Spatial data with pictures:
* * * * * * *
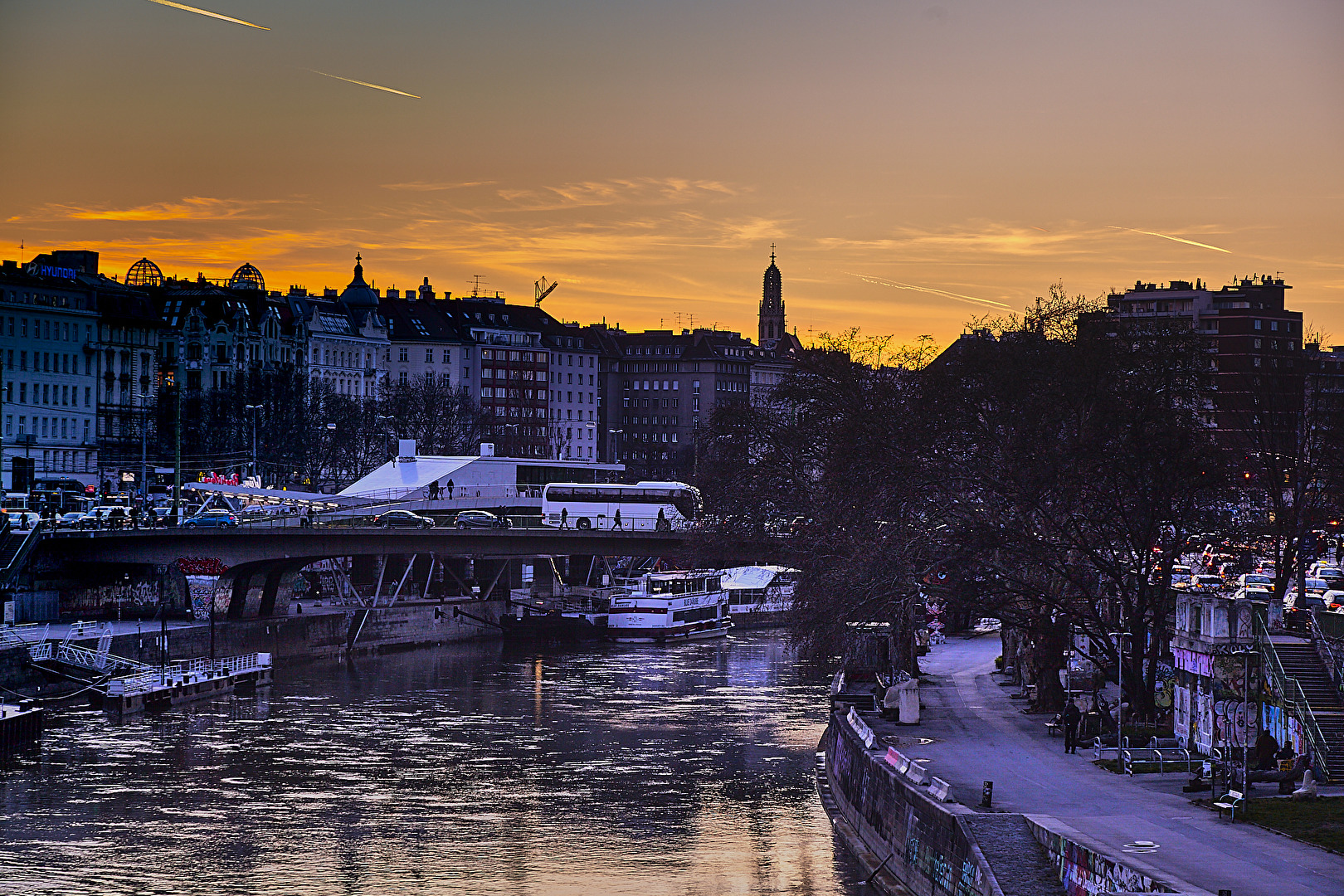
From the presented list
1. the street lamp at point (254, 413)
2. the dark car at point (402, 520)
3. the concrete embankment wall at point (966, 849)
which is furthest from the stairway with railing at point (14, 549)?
* * * * * * *
● Goal:
Edit the records above by replacing "point" with "location" wherever it appears, keeping everything else the same. Leave the pictures out of your answer.

● Completed task:
From the presented list
1. the street lamp at location (254, 413)
2. the dark car at location (402, 520)
3. the concrete embankment wall at location (966, 849)
which is furthest from the stairway with railing at location (14, 549)?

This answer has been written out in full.